Background and purpose: We sought to improve the reliability of the Trial of ORG 10172 in Acute Stroke Treatment (TOAST) classification of stroke subtype for retrospective use in clinical, health services, and quality of care outcome studies. The TOAST investigators devised a series of 11 definitions to classify patients with ischemic stroke into 5 major etiologic/pathophysiological groupings. Interrater agreement was reported to be substantial in a series of patients who were independently assessed by pairs of physicians. However, the investigators cautioned that disagreements in subtype assignment remain despite the use of these explicit criteria and that trials should include measures to ensure the most uniform diagnosis possible.
Methods: In preparation for a study of outcomes and management practices for patients with ischemic stroke within Department of Veterans Affairs hospitals, 2 neurologists and 2 internists first retrospectively classified a series of 14 randomly selected stroke patients on the basis of the TOAST definitions to provide a baseline assessment of interrater agreement. A 2-phase process was then used to improve the reliability of subtype assignment. In the first phase, a computerized algorithm was developed to assign the TOAST diagnostic category. The reliability of the computerized algorithm was tested with a series of synthetic cases designed to provide data fitting each of the 11 definitions. In the second phase, critical disagreements in the data abstraction process were identified and remaining variability was reduced by the development of standardized procedures for retrieving relevant information from the medical record.
Results: The 4 physicians agreed in subtype diagnosis for only 2 of the 14 baseline cases (14%) using all 11 TOAST definitions and for 4 of the 14 cases (29%) when the classifications were collapsed into the 5 major etiologic/pathophysiological groupings (kappa=0.42; 95% CI, 0.32 to 0.53). There was 100% agreement between classifications generated by the computerized algorithm and the intended diagnostic groups for the 11 synthetic cases. The algorithm was then applied to the original 14 cases, and the diagnostic categorization was compared with each of the 4 physicians' baseline assignments. For the 5 collapsed subtypes, the algorithm-based and physician-assigned diagnoses disagreed for 29% to 50% of the cases, reflecting variation in the abstracted data and/or its interpretation. The use of an operations manual designed to guide data abstraction improved the reliability subtype assignment (kappa=0.54; 95% CI, 0.26 to 0.82). Critical disagreements in the abstracted data were identified, and the manual was revised accordingly. Reliability with the use of the 5 collapsed groupings then improved for both interrater (kappa=0.68; 95% CI, 0.44 to 0.91) and intrarater (kappa=0.74; 95% CI, 0.61 to 0.87) agreement. Examining each remaining disagreement revealed that half were due to ambiguities in the medical record and half were related to otherwise unexplained errors in data abstraction.

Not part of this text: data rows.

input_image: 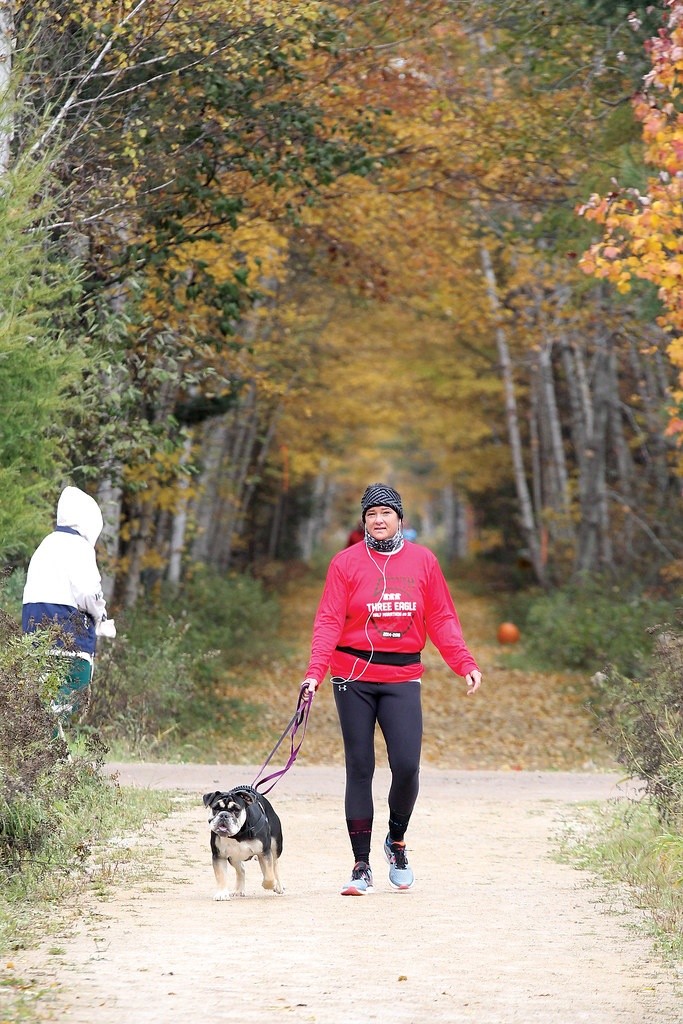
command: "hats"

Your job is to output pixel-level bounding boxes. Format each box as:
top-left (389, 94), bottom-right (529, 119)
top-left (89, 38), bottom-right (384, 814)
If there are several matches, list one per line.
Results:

Conclusions: Ischemic stroke subtype based on published TOAST classification criteria can be reliably assigned with the use of a computerized algorithm with data obtained through standardized medical record abstraction procedures. Some variability in stroke subtype classification will remain because of inconsistencies in the medical record and errors in data abstraction. This residual variability can be addressed by having 2 raters classify each case and then identifying and resolving the reason(s) for the disagreement.